House of Cards na eleição presidencial americana.
Discordo parcialmente desta excelente análise do Pedro. Não há qualquer dúvida de que a forma como estão a decorrer estas eleições está a pôr à prova o regime constitucional americano, do qual já ouvi alguém dizer que vive no séc. XXI com uma constituição do séc. XVIII. É de facto espantoso que um estado como o Nevada, cuja população não chega aos três milhões de habitantes, possa estar há quatro dias a contar votos, quando em Portugal, que tem dez milhões de habitantes, a contagem leva no máximo quatro horas. Desiludam-se, porém, aqueles que pensam que a constituição americana irá ser mudada por causa destas eleições.
Efectivamente, essa constituição representa um equilíbrio entre estados muito diversos e que não é fácil alterar. Na verdade, as emendas à constituição americana necessitam de aprovação nas duas câmaras do Congresso e ratificação por três quartos dos estados e em caso algum a maioria dos estados aceitará a modificação deste sistema eleitoral, mesmo que ele permita que o candidato com menos votos populares ganhe a presidência. Na verdade, a maioria da população americana concentra-se em onze estados, os quais chegariam sempre para eleger um presidente, e nunca os outros 39 estados aceitariam que isso acontecesse. Por isso, ou se ganha no colégio eleitoral, ou não há hipótese de conseguir a presidência. Al Gore e Hillary Clinton sentiram essa dura realidade, quando tiveram mais votos na população eleitora, mas foram logo a seguir relegados para o esquecimento.
É um facto que este sistema abre as portas à fraude, pois não é necessário falsificar as eleições em todo o país, bastando que a falsificação ocorra nalguns estados decisivos, que até podem ter sistemas de controlo eleitoral muito frágeis. Consta que foi isso que ocorreu na eleição de Kennedy contra Nixon, em que a Máfia, liderada por Sam Giancana, que chamava a Kennedy "o nosso homem na Casa Branca", poderá ter despejado sacos de votos nalguns distritos eleitorais, suficientes para que Kennedy conseguisse a vitória. É verdade que Nixon reconheceu imediatamente a derrota, mas apenas porque foi aconselhado a fazê-lo. Ao que consta o partido republicano ter-lhe-á dito: "Toda a gente sabe que tu ganhaste e que esta eleição te foi roubada mas, se não reconheces a derrota, não terás qualquer futuro político, pois ficarás para sempre com a imagem de mau perdedor. Se, no entanto, reconheceres a derrota, como o partido sabe que ganhaste, poderás voltar a concorrer". E assim Nixon tornou-se o único candidato derrotado a concorrer de novo, tendo em 1968 finalmente sido eleito Presidente.

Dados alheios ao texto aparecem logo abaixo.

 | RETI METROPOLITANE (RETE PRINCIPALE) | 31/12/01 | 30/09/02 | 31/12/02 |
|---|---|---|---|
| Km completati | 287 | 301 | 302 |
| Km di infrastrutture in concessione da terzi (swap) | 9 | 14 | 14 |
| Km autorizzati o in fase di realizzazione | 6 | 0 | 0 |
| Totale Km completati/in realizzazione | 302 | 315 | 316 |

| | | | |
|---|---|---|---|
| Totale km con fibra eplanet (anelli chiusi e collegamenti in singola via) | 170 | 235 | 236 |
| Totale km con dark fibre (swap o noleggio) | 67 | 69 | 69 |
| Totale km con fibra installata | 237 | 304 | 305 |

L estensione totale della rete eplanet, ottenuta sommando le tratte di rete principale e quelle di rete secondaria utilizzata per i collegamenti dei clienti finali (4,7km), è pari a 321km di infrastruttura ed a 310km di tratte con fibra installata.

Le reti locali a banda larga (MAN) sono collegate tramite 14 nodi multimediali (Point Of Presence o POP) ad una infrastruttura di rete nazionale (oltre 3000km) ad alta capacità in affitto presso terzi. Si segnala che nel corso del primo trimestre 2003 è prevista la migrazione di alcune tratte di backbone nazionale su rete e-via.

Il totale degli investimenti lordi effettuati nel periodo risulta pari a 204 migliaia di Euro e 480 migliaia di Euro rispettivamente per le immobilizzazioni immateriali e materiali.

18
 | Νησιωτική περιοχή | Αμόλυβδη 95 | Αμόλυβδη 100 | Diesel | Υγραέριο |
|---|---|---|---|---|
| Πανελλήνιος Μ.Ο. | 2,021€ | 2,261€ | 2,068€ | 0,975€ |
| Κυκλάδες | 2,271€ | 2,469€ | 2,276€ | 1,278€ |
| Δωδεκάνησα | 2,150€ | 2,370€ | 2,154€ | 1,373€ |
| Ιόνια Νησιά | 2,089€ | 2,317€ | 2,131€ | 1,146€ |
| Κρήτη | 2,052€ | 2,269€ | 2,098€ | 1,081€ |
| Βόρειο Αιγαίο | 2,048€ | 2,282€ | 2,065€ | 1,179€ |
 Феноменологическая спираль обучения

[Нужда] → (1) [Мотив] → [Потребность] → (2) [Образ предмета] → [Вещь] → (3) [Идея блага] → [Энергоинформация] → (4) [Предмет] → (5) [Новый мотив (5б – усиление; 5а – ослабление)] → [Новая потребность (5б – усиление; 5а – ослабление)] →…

Neste caso, porém, não há qualquer fraude eleitoral em curso, mas apenas uma estratégia de Trump que na noite das eleições percebeu perfeitamente que tinha perdido nos estados decisivos pois, embora estivesse à frente no voto presencial, não tinha margem suficiente para evitar a previsível viragem quando fossem contados os votos por correspondência. Por isso anunciou que iria recorrer aos tribunais para parar a contagem. Não se pense, porém, que essa é uma estratégia inconsequente, uma simples birra de mau perdedor, pois se Biden não conseguir, devido a processos, impugnações, etc, por parte de Trump, que os estados reconheçam que teve 270 votos no colégio eleitoral, não será considerado como Presidente eleito, mesmo que tenha mais delegados do que Trump. Nessa altura a eleição do Presidente será feita pela Câmara dos Representantes e a do Vice-Presidente pelo Senado. Só que, embora os democratas tenham maioria na Câmara, a Constituição estabelece que, para efeitos da eleição do Presidente, a votação é feita por Estados, tendo apenas um voto os representantes de cada Estado. Como os republicanos têm mais estados do que os democratas, poderia assim Trump ser eleito por esta via.
Não julgo que isso vá acontecer, uma vez que era preciso que os tribunais não resolvessem adequadamente as impugnações que Trump irá lançar e acho que o farão rapidamente e de forma muito eficaz, pelo que o colégio eleitoral acabará por ter maioria suficiente para votar a eleição de Biden. Agora, que a estratégia de Trump é essa, julgo ser evidente. Parece-me que estamos a assistir a um episódio da célebre série House of Cards, só que desta vez não é ficção, é realidade.